Saved entries

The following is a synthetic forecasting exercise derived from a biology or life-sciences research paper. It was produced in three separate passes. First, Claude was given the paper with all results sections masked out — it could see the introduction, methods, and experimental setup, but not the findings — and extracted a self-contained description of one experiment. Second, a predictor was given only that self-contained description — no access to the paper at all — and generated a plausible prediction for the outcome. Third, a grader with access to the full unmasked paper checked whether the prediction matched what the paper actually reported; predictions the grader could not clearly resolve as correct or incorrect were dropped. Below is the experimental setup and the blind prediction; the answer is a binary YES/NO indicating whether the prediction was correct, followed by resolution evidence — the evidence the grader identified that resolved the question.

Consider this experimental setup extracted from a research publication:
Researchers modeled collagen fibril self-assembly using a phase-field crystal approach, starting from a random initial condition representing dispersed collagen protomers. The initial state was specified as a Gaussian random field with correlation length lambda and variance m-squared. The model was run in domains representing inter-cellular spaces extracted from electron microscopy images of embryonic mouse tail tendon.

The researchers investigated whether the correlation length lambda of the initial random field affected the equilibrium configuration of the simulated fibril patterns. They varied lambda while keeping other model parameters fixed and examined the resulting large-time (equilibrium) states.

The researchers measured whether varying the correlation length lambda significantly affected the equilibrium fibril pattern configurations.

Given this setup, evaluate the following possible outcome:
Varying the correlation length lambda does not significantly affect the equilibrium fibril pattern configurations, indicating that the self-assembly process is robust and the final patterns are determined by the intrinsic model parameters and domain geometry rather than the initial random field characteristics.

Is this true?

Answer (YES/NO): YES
==
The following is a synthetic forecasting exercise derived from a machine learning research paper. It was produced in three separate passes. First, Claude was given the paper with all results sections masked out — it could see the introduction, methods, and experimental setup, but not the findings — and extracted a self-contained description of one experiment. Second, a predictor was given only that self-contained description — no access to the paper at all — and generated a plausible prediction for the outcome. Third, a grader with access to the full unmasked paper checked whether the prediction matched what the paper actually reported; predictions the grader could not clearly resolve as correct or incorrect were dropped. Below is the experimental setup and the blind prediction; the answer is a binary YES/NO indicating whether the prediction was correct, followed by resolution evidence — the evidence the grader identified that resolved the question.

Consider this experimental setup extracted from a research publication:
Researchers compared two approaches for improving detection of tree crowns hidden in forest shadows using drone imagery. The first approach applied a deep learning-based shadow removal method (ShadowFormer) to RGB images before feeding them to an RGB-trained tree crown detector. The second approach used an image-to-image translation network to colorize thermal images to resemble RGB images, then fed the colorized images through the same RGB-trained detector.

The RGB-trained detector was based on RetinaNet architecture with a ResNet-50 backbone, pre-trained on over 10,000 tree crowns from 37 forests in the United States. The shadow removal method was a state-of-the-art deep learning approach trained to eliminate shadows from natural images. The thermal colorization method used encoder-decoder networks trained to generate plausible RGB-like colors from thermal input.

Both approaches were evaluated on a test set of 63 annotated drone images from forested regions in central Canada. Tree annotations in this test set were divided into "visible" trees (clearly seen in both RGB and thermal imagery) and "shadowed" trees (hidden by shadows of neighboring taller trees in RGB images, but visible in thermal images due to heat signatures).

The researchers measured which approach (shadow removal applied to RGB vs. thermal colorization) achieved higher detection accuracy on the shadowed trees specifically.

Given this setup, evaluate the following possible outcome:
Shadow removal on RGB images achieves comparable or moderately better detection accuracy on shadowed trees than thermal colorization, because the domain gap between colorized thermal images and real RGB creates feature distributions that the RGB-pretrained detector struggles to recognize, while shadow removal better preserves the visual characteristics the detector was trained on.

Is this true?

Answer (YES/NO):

# [Work instructions]
Determine how many lines above contain "methods" and respond with that number only.

# [Response to this exercise]
2